- [Задание]
Пожалуйста, выпишите из текста письма без изменений отрывок от слов «Теперь это позади.» до слов «руганью и угрозами.» включительно.

- [Текст письма]

+ + + +

Если я не забыл Вас и Ваш приезд в Монтаньолу, то не только по той причине, что Вы сын Г. Н. Ваш приезд не был забыт потому, что он поставил меня перед неразрешимыми проблемами. По рекомендации своей матери, которая со мной в дружбе, ко мне явился этакий немецкий мальчик или юноша, серьезный и взрослее своих лет, приверженный из-за отца и всего своего воспитания к чуждому нам, ненавистному нам, злосчастному мировоззрению, милый, молодой человек, которого ты был бы рад дружески похлопать по плечу, если бы не знал, что вскоре, может быть, этот самый юноша, став солдатом или молодым офицером, поможет убивать наших друзей и родных. Ничего мне так не хотелось тогда, как отвести Вас в сторону и сказать Вам: «Милый мальчик, вы верите в учение, которое на самом деле обман, и в богов, которые на самом деле бесы. Скоро вы будете носить ружье или другое орудие убийства и вместе с миллионами себе подобных поможете разрушить мир». Я не мог произнести это предостережение, это было бы все равно что потребовать от Вас самоубийства. И потому мы промолчали о главном и отпустили Вас к Вашей «гитлерюгенд», в Вашу страну убийств и лжи, во всю немецкую грязь и беду.
Теперь это позади. Многих моих друзей вы убили и почти всех родственников моей жены, она еврейка. И вы, по крайней мере отчасти, пробудились от сна, и мы рады за каждого, кто проснулся действительно. Поэтому я обрадовался Вашему письму. Не все молодые немцы так думают, сотни присылали мне после 1945 года глупейшие и непристойнейшие письма с руганью и угрозами.
Больше нам, если мы снова встретимся, незачем говорить о прошлом, да и мало вероятно, что мы когда-либо снова увидимся.
В знак благодарности посылаю Вам несколько оттисков и распоряжусь, чтобы Вам послали книгу. Надеюсь, мои бандероли дойдут до Вас. В своем письме Вы пишете, что учитесь в прекрасном городке Марбурге, а в обратном адресе указываете не Марбург, а Гиссен. Дружеский привет.

+ + + +

- [Исходные данные]
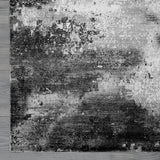 Queen Gray Modern Abstract Easy Silk Rubber Backing Soft Area Rug - Ornate Home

+ + + +

- [Поле для ответа]
Теперь это позади. Многих моих друзей вы убили и почти всех родственников моей жены, она еврейка. И вы, по крайней мере отчасти, пробудились от сна, и мы рады за каждого, кто проснулся действительно. Поэтому я обрадовался Вашему письму. Не все молодые немцы так думают, сотни присылали мне после 1945 года глупейшие и непристойнейшие письма с руганью и угрозами.